··· DATA TO USE
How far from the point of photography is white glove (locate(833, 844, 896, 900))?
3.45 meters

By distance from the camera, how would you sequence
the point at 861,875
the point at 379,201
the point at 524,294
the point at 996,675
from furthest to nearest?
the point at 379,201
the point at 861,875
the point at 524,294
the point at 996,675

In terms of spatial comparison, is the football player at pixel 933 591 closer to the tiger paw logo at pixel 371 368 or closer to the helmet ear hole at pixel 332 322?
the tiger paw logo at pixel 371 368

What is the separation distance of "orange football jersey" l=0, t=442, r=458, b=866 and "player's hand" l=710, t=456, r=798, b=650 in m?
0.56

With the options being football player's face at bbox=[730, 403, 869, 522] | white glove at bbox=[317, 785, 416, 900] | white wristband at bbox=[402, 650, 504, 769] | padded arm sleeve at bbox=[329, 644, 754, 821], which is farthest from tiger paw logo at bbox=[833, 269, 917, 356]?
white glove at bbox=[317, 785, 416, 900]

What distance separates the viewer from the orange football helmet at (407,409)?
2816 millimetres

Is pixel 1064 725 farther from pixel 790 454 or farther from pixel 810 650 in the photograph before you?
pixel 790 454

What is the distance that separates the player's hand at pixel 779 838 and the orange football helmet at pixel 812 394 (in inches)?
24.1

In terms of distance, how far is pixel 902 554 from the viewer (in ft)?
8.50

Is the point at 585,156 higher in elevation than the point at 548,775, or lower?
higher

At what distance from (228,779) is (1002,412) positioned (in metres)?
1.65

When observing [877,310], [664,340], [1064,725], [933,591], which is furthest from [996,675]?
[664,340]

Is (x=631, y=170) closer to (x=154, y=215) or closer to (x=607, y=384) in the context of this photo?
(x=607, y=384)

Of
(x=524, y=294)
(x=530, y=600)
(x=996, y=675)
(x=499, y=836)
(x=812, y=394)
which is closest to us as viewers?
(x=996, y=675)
······
> _GOAL_:
Set out every line from the one that has "In terms of distance, how" through the end of the items as a Markdown table with the columns No. and Text, skipping blank lines.

> _REPLY TO THE TASK_:
| No. | Text |
|---|---|
| 1 | In terms of distance, how far is pixel 902 554 from the viewer (in ft)? |
| 2 | 8.50 |
| 3 | Is the point at 585,156 higher in elevation than the point at 548,775, or lower? |
| 4 | higher |
| 5 | At what distance from (228,779) is (1002,412) positioned (in metres)? |
| 6 | 1.65 |
| 7 | When observing [877,310], [664,340], [1064,725], [933,591], which is furthest from [996,675]? |
| 8 | [664,340] |
| 9 | Is (x=631, y=170) closer to (x=154, y=215) or closer to (x=607, y=384) in the context of this photo? |
| 10 | (x=607, y=384) |
| 11 | Of |
| 12 | (x=524, y=294) |
| 13 | (x=530, y=600) |
| 14 | (x=996, y=675) |
| 15 | (x=499, y=836) |
| 16 | (x=812, y=394) |
| 17 | which is closest to us as viewers? |
| 18 | (x=996, y=675) |